The goal of any discipline is to acquire knowledge, usually contribute to
theory, and be relevant.             

WHAT IS "SCIENCE?"

SCIENCE is the process of attempting to systematically understand
our world in ways that are rigorous (logical), testable
(verifiablefalsifiable), and evident (empirical).  Research is
the actual practice by which we gather, interpret, describe, and
disseminate our attempts to do science.  The broad goals of most
scientific research, including sociology are to establish
understanding by examining (NOT simply testing) hypotheses and
generating theories.
 
DEFINITION OF THEORY:
 
FORMAL DEFINITION:  A theory is a systematically related set of
statements, including some law-like generalizations, that is
empirically testable.  They are ORGANIZING DEVICES that reveal or
assert that selected dimensions of social behavior or experience
are related in particular ways.
 
INFORMAL DEFINITION:  Theories are STORIES (or MYTHS) about how
the world operates.
 
Types of Theories
 
A. Nomothetic theories (also called "hypothetic-deductive" or
"nomological-deductive")
 
HYPOTHESES (Definition):  Hypotheses are tentative statements
about the nature of our world (give examples).  Hypotheses are
simply expected relationships between two or more events (for
example, "prison overcrowding causes violence" is a testable
hopothesis).  They are something to be tested, and usually derive
from a broader theory.  A HYPOTHESIS is NOT a THEORY!!!  A THEORY
is a general account of what we see, and a hypothesis is a way of
testing that account (give examples).
 
Independent Variable (the factor having an effect on another
factor)
 
Dependent Variable (factor that's effected)
Some general rules of causal logic:
     a) argument can't be circular
     b) IV & DV must COVARY
     c) Causal Variable must precede effect
     d) Relationship can't be spurious
 
Ideographic theories:
 
Different than nomological approach.
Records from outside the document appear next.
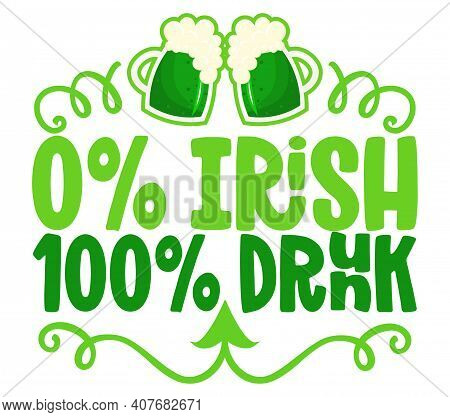 0% Irish 100% Drunk - Funny St Patrick's Day Lettering Design For Posters, Flyers, T-shirts, Cards,
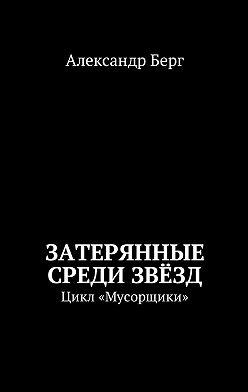 Александр Берг - Затерянные среди Звёзд. Цикл «Мусорщики»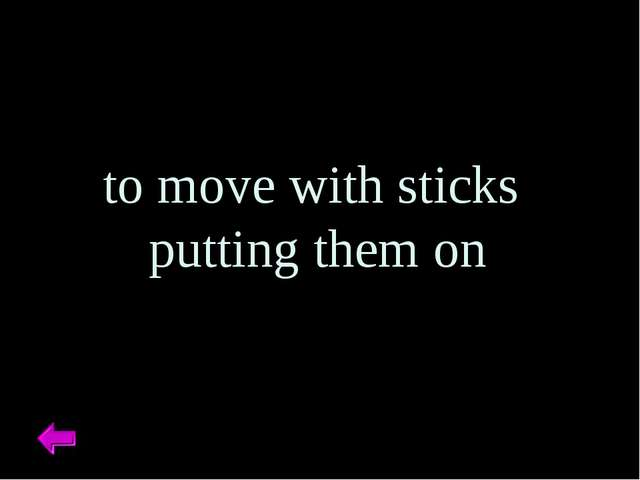 to move with sticks putting them on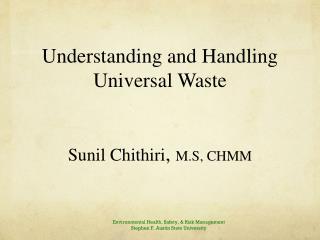 Understanding and Handling Universal Waste Sunil Chithiri ,  M.S, CHMM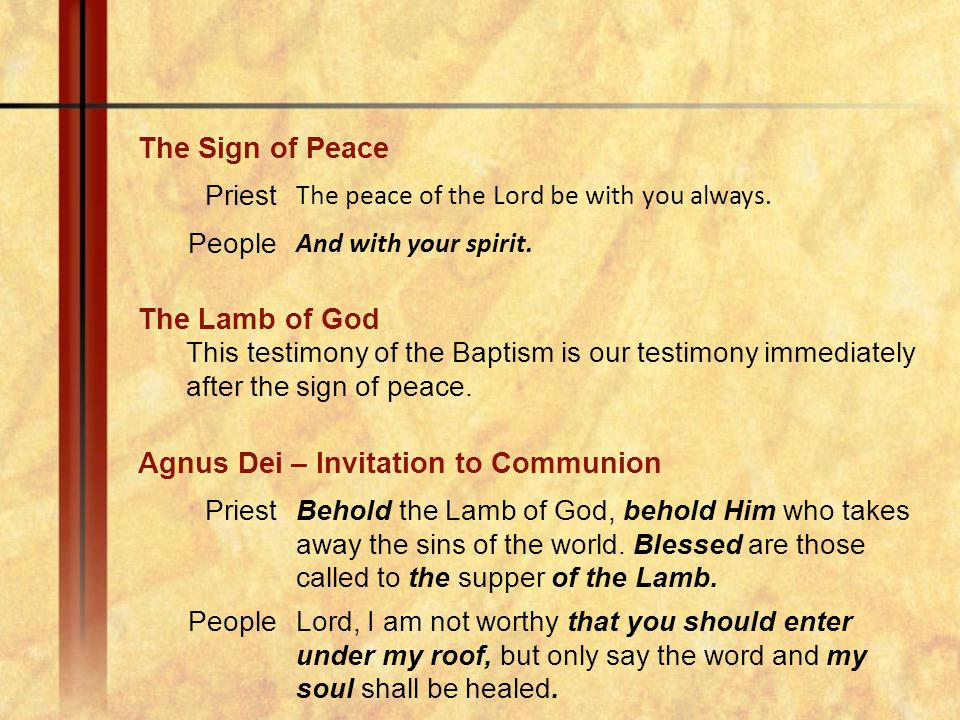 Agnus Dei – Invitation to Communion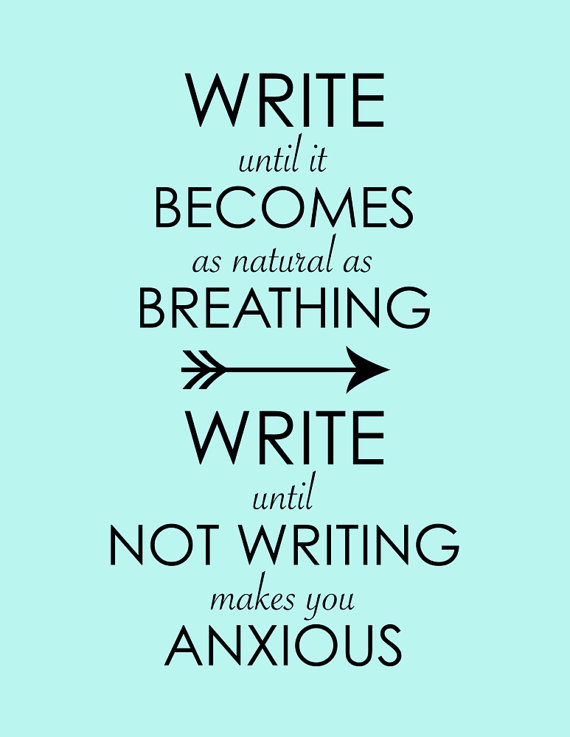 "Instant Download Poster ""Write Until It Becomes As Natural As Breathing, Write Until Not Writing Makes You Anxious"" by WordsGloriousWords & Christina Katz Media #writers"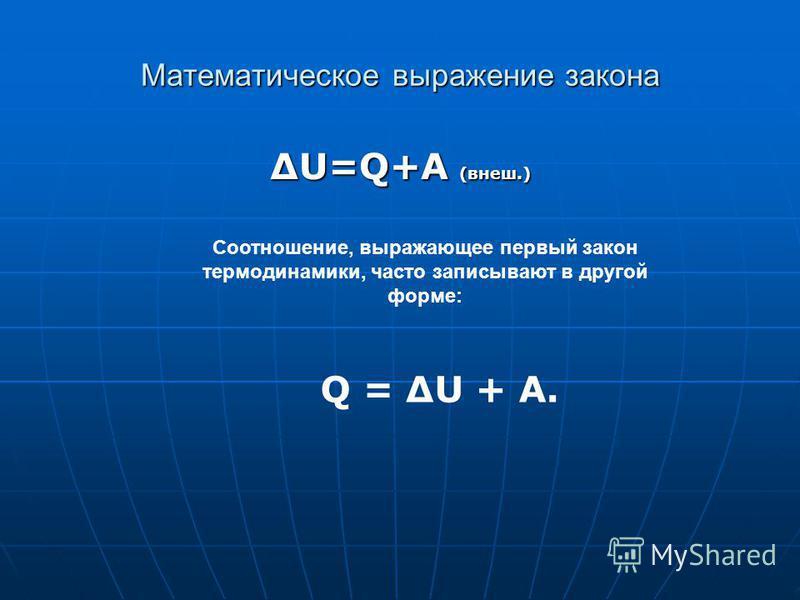 Математическое выражение закона U=Q+A (внеш.) Соотношение, выражающее первый закон термодинамики, часто записывают в другой форме: Q = ΔU + A.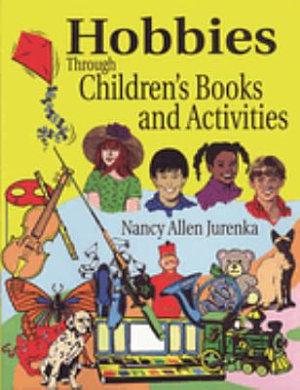 Hobbies Through Children s Books and Activities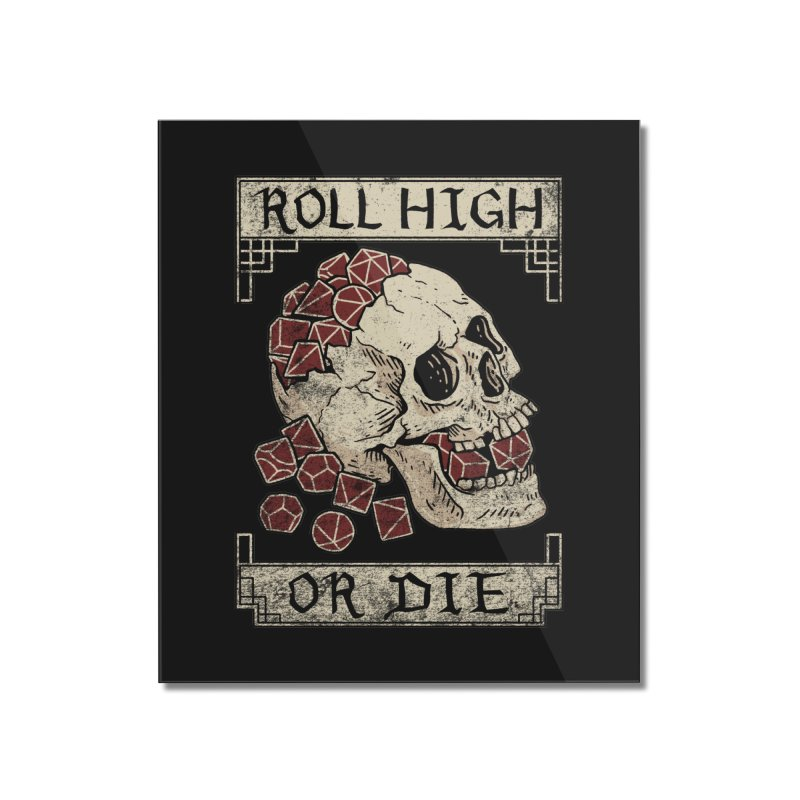 Roll High or Die (Skull and Die) Home Mounted Acrylic Print by maratusfunk's Shop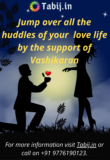 Jump over all the huddles of your love life by the support of Vashikaran.png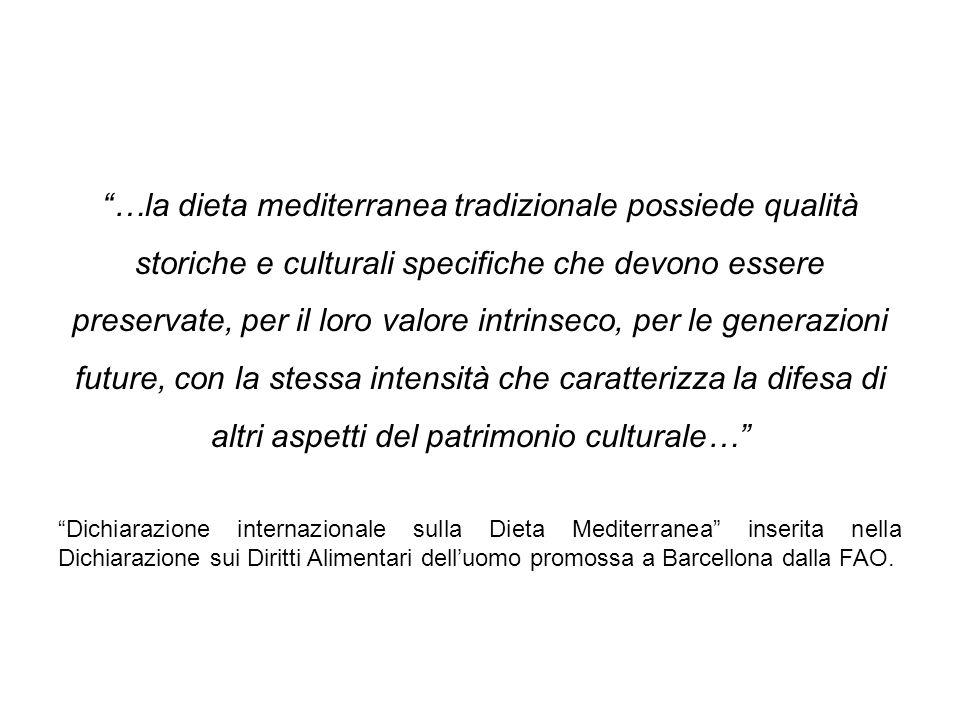 …la dieta mediterranea tradizionale possiede qualità storiche e culturali specifiche che devono essere preservate, per il loro valore intrinseco, per le generazioni future, con la stessa intensità che caratterizza la difesa di altri aspetti del patrimonio culturale…
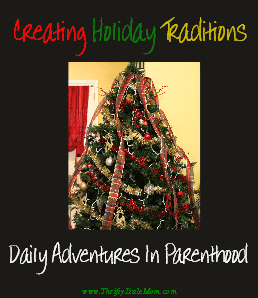Creating Holiday Traditions ThriftyLittleMom.com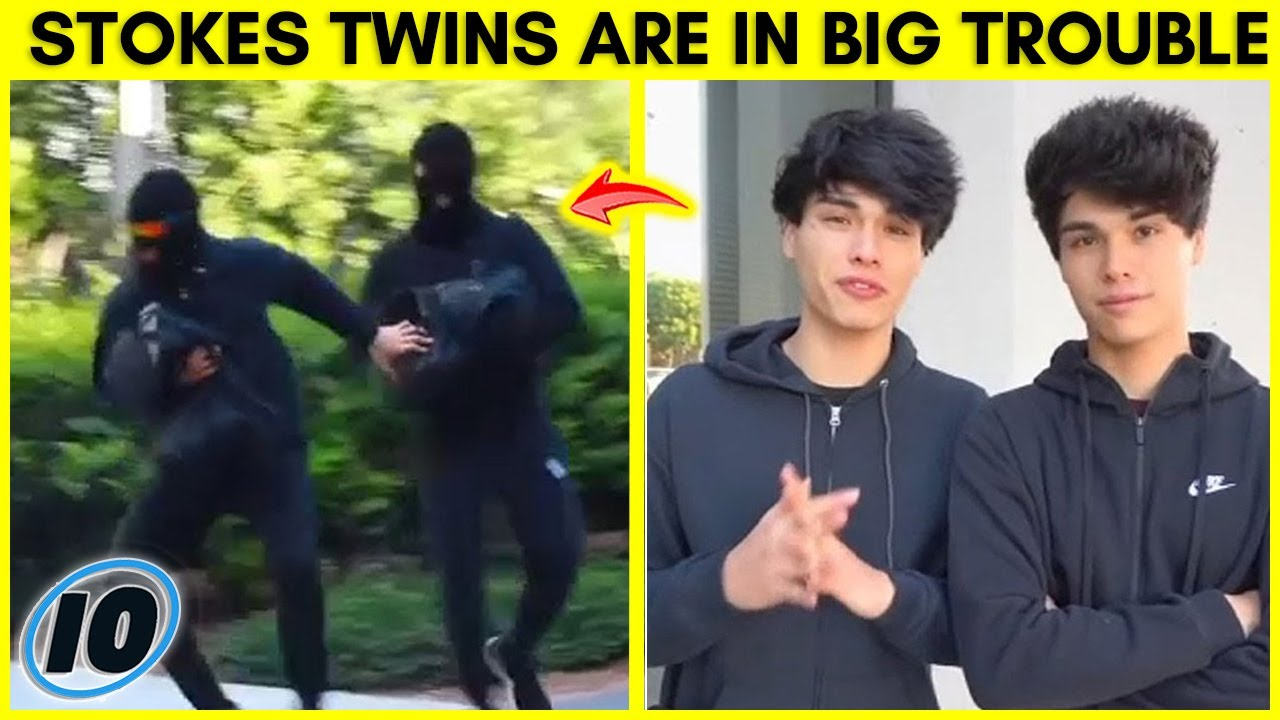 The Stokes Twins Are In BIG Trouble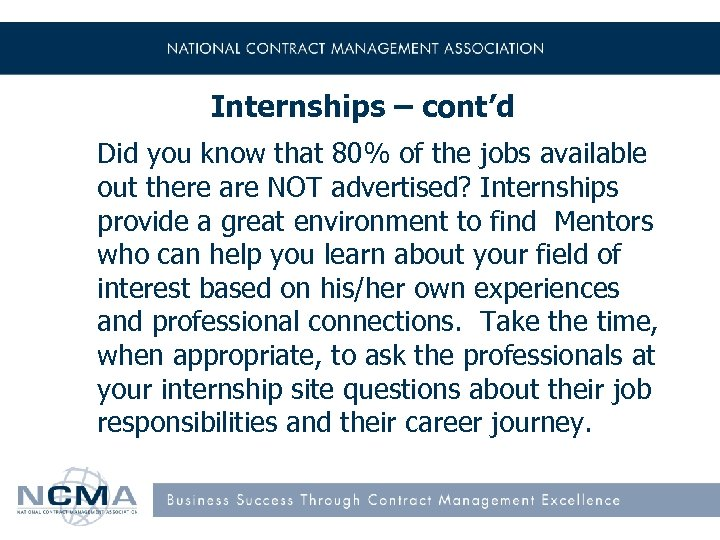 Internships – cont'd Did you know that 80% of the jobs available out there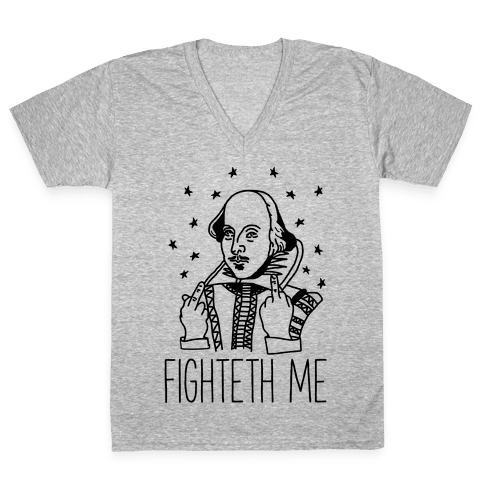 Fighteth Me Shakespeare V-Neck Tee Shirt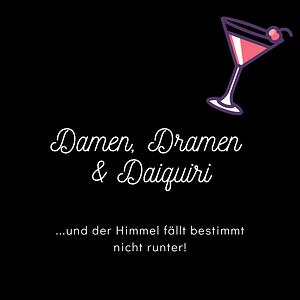 Damen, Dramen & Daiquiri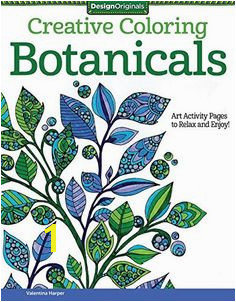 Creative Coloring Botanicals Art Activity Pages to Relax and Enjoy Relax Craft Supplies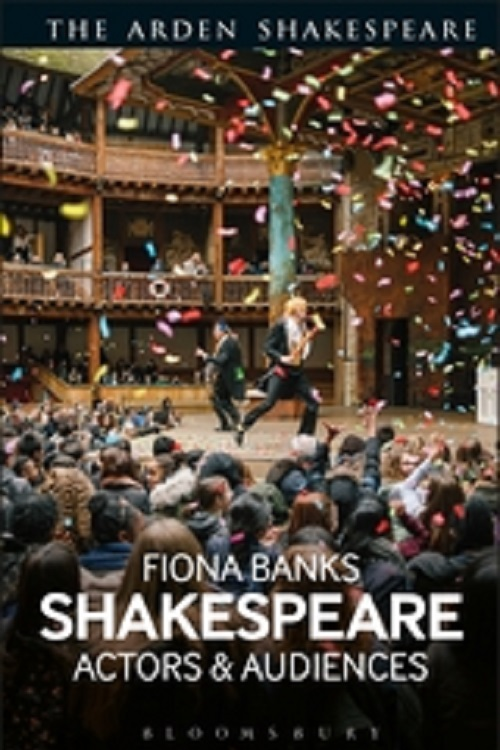 Shakespeare : actors and audiences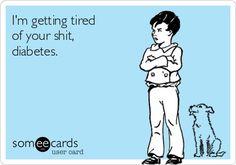 Type 1 Diabetes Memes. Excuse the language. But...... IT'S TRUE ...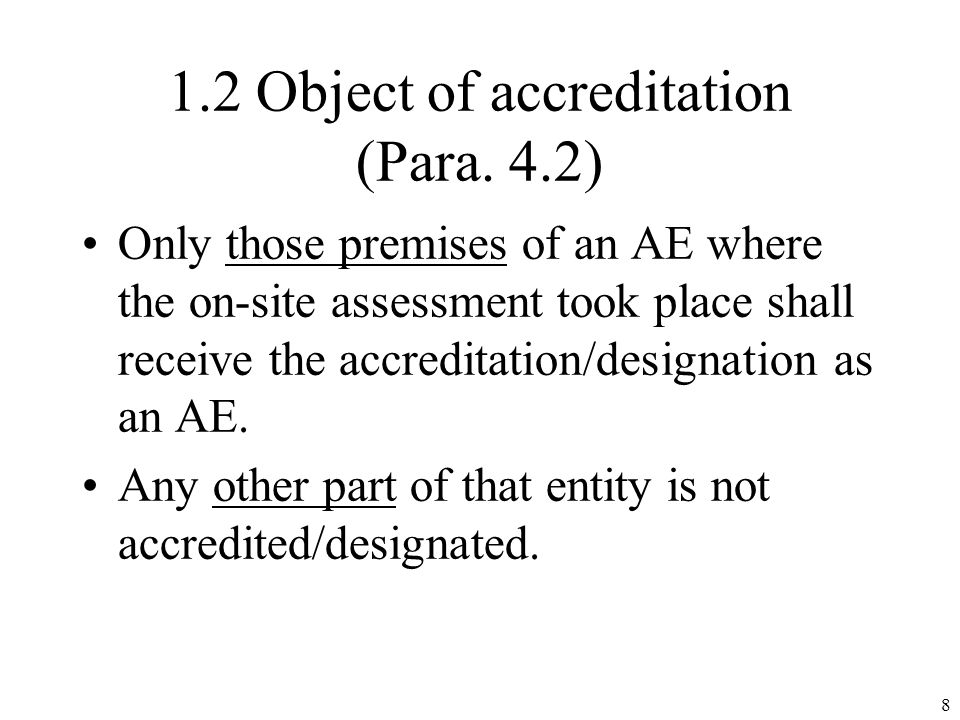 1.2 Object of accreditation (Para.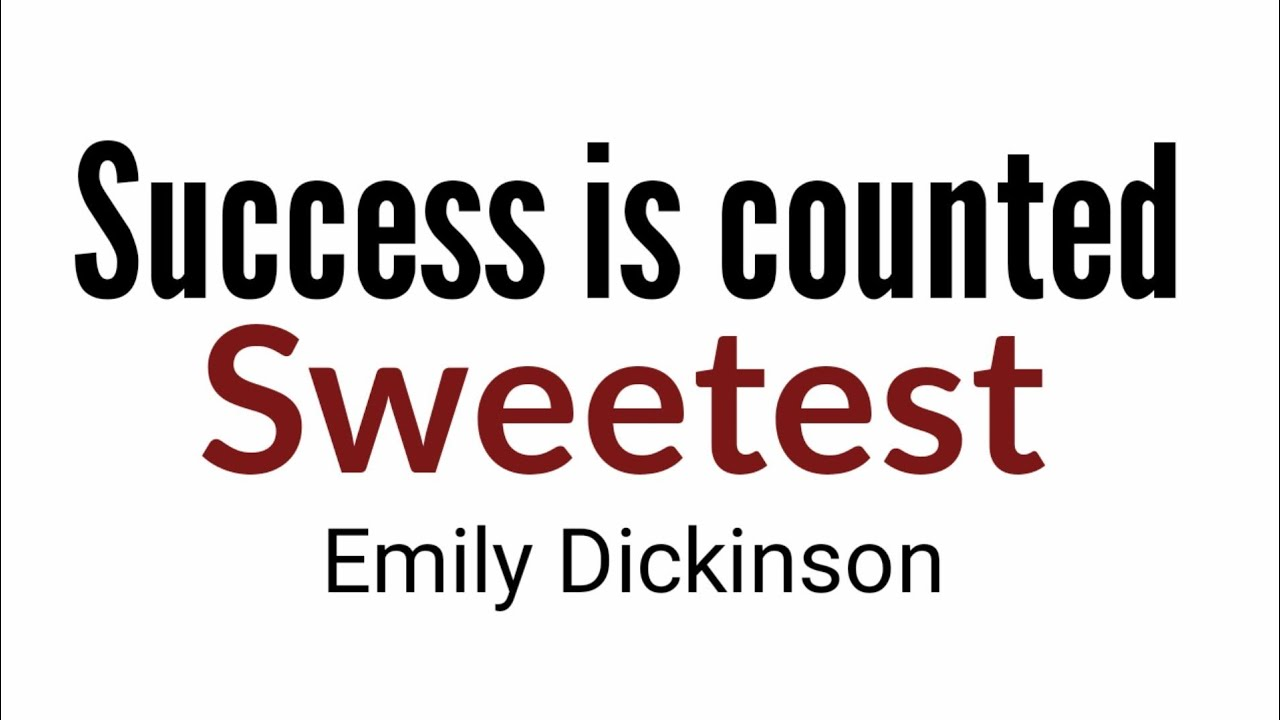 Succes I Counted Sweetest Poem By Emily Dickinson In Hindi Youtube Meaning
The goal is DESCRIPTION, and
usually written in prose style rather than statistical style.
(These are also called "qualitative" theories, as distinguished
from "quantitative" approaches, or those that "measure.")

RESEARCH DESIGNS

A research design is simply the logic and method by which, from start to
finish, we conceptualize a question/issue, gather data, interpret it,
and communicate it.

Many types of design:

   1) Surveys
   2) Experiments
   3) Documentary
   4) Historical
   5) Participant observation

ETHICS OF RESEARCH   

SO WHAT? (ie, who cares, what's the point, who's the audience?)